Top of SOURCE RECORDS

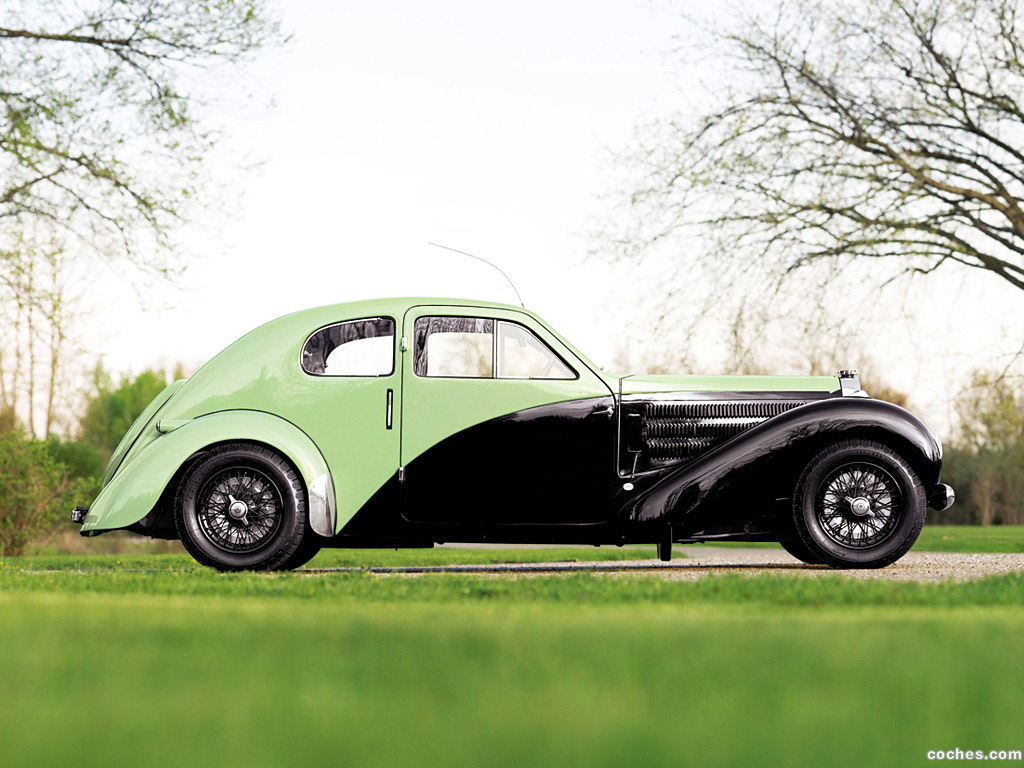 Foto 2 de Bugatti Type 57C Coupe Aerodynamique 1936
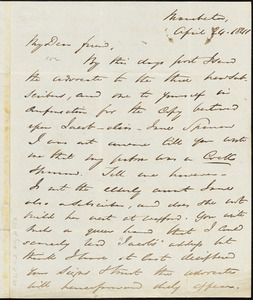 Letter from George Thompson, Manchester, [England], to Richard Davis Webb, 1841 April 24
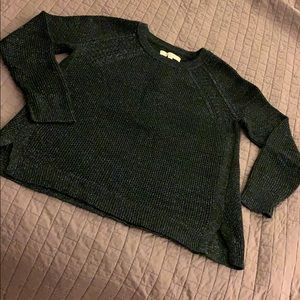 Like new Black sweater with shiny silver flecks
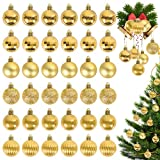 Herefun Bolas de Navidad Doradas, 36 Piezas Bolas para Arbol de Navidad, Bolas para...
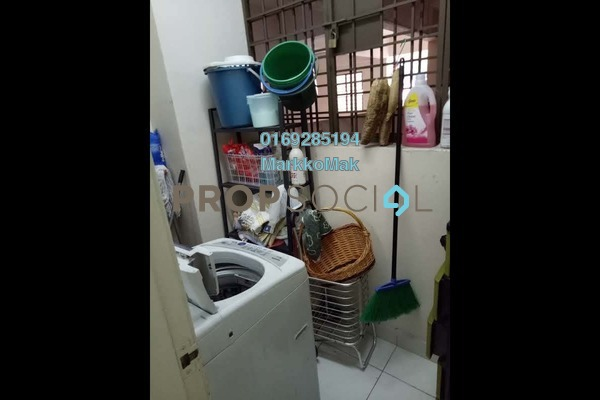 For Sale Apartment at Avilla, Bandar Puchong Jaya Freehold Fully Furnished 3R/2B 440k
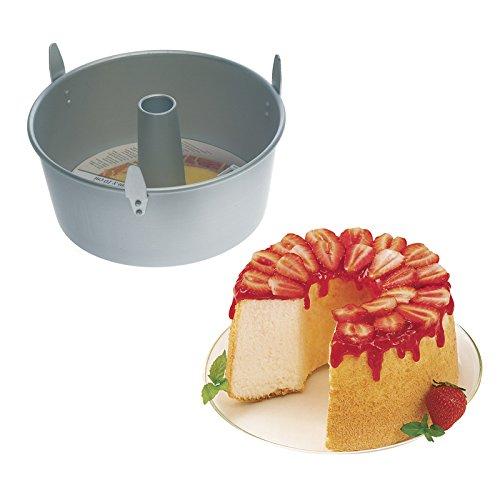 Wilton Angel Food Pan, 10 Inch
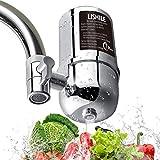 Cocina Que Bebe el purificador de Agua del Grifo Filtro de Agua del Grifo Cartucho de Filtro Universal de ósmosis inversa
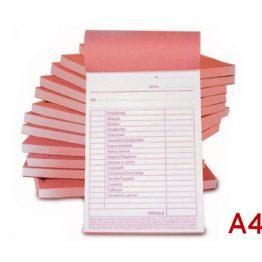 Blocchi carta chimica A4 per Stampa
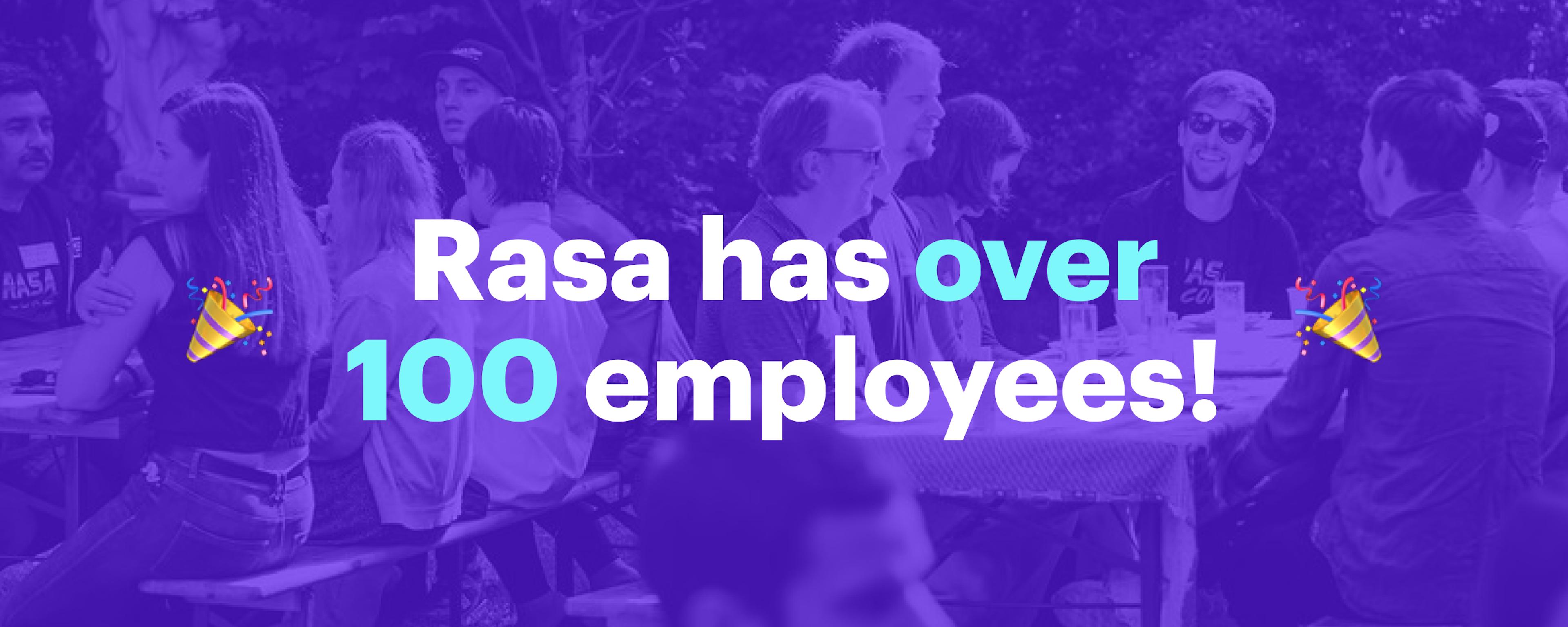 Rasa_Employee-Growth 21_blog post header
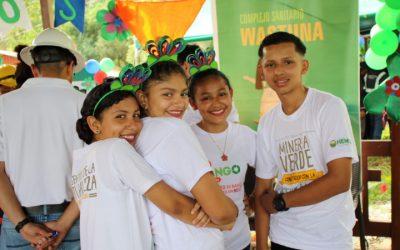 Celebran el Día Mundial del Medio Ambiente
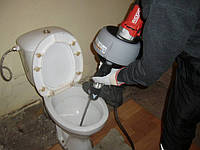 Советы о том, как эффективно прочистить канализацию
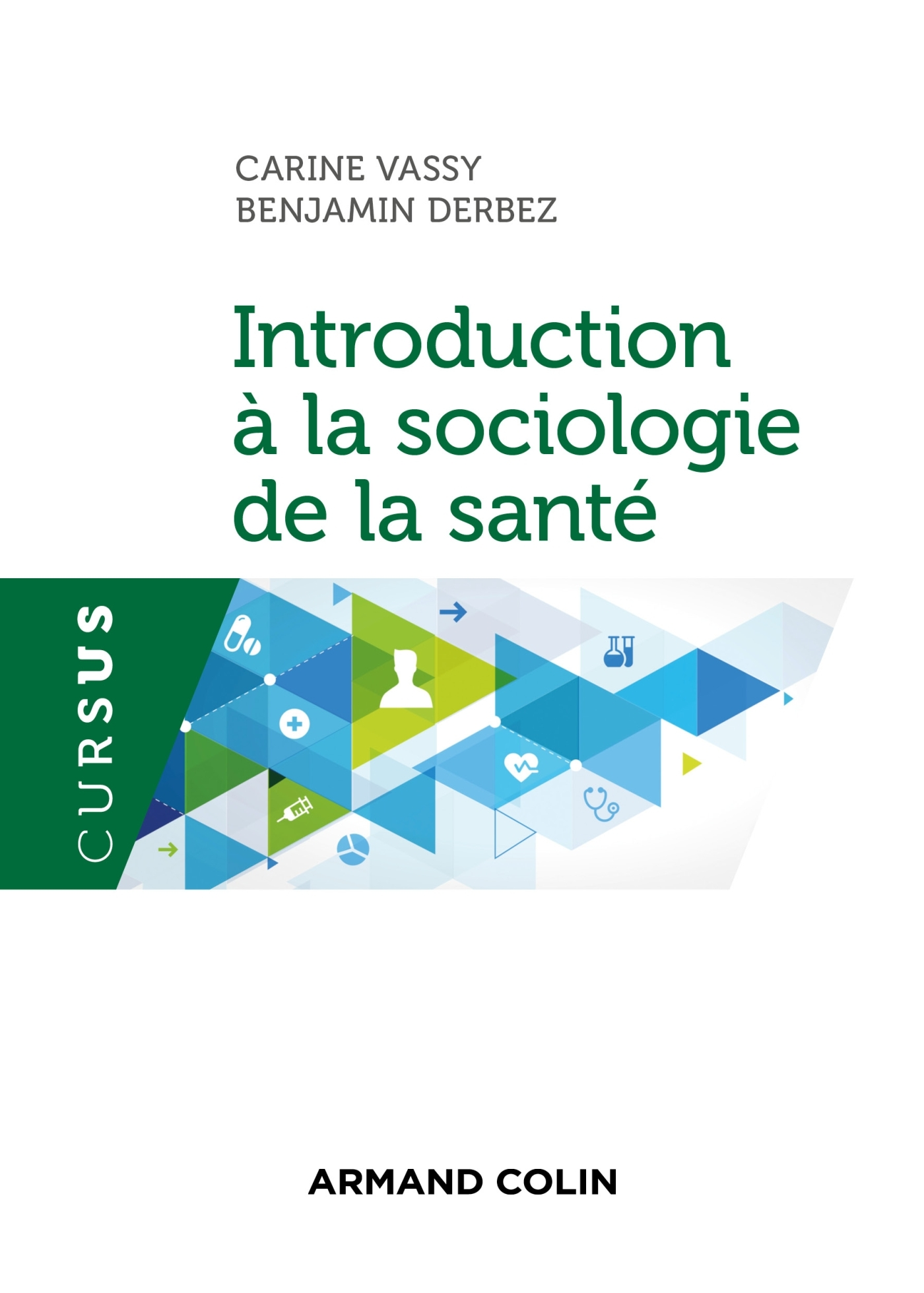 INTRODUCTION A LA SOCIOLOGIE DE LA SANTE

Bottom of SOURCE RECORDS

Exact copies of the lines from the one containing "Rasa_Employee-Growth 21_blog post header" through the end of the records above are required, with no pictures among them.

**OUTPUT FOR THIS EXERCISE:**
 Rasa_Employee-Growth 21_blog post header
 Celebran el Día Mundial del Medio Ambiente
 Советы о том, как эффективно прочистить канализацию
 INTRODUCTION A LA SOCIOLOGIE DE LA SANTE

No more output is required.